• [What this task involves]:
Quote every line of the spatial relation data below verbatim, from the first line to the last.

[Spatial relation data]

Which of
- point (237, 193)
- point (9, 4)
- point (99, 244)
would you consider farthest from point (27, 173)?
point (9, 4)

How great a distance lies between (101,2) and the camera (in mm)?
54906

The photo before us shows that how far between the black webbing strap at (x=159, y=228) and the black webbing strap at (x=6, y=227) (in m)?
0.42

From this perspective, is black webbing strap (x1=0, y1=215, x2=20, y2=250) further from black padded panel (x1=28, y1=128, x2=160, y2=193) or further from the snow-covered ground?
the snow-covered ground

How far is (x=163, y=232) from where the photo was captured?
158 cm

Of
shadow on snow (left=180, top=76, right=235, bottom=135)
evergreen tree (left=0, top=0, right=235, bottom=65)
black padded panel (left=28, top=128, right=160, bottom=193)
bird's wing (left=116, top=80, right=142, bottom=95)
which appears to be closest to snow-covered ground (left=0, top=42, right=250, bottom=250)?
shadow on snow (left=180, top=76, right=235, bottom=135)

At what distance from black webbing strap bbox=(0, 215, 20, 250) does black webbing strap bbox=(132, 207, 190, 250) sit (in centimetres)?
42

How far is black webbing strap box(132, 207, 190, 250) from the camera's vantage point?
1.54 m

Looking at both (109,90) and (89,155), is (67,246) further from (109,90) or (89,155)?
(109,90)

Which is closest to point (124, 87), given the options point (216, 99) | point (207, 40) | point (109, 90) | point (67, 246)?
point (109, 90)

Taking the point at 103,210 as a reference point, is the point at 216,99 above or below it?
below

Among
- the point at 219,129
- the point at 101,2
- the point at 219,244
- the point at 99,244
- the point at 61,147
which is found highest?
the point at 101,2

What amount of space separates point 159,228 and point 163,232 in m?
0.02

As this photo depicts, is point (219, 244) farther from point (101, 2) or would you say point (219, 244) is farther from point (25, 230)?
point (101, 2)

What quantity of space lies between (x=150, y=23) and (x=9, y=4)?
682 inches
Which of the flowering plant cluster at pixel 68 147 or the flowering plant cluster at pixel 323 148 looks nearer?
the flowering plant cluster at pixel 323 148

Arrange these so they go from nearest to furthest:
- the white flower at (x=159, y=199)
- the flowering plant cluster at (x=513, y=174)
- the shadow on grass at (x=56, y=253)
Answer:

• [Written solution]:
Which of
- point (237, 193)
- point (9, 4)
- point (99, 244)
would you consider farthest from point (27, 173)?
point (9, 4)

How great a distance lies between (101,2) and the camera (in mm)?
54906

The photo before us shows that how far between the black webbing strap at (x=159, y=228) and the black webbing strap at (x=6, y=227) (in m)?
0.42

From this perspective, is black webbing strap (x1=0, y1=215, x2=20, y2=250) further from black padded panel (x1=28, y1=128, x2=160, y2=193) or further from the snow-covered ground?
the snow-covered ground

How far is (x=163, y=232) from where the photo was captured?
158 cm

Of
shadow on snow (left=180, top=76, right=235, bottom=135)
evergreen tree (left=0, top=0, right=235, bottom=65)
black padded panel (left=28, top=128, right=160, bottom=193)
bird's wing (left=116, top=80, right=142, bottom=95)
which appears to be closest to snow-covered ground (left=0, top=42, right=250, bottom=250)?
shadow on snow (left=180, top=76, right=235, bottom=135)

At what distance from black webbing strap bbox=(0, 215, 20, 250) does black webbing strap bbox=(132, 207, 190, 250) sit (in centimetres)?
42

How far is black webbing strap box(132, 207, 190, 250) from the camera's vantage point?
1.54 m

Looking at both (109,90) and (89,155), is (67,246) further from (109,90) or (89,155)?
(109,90)

Which is closest to point (124, 87), given the options point (216, 99) | point (207, 40) | point (109, 90) | point (67, 246)?
point (109, 90)

Taking the point at 103,210 as a reference point, is the point at 216,99 above or below it?
below

Among
- the point at 219,129
- the point at 101,2
- the point at 219,244
- the point at 99,244
- the point at 61,147
which is found highest?
the point at 101,2

What amount of space separates point 159,228 and point 163,232 in m?
0.02

As this photo depicts, is point (219, 244) farther from point (101, 2) or would you say point (219, 244) is farther from point (25, 230)?
point (101, 2)

What quantity of space lies between (x=150, y=23) and (x=9, y=4)?
682 inches
Which of the flowering plant cluster at pixel 68 147 or the flowering plant cluster at pixel 323 148 looks nearer?
the flowering plant cluster at pixel 323 148

Arrange these so they go from nearest to furthest:
- the white flower at (x=159, y=199)
- the flowering plant cluster at (x=513, y=174)
- the shadow on grass at (x=56, y=253)
Answer:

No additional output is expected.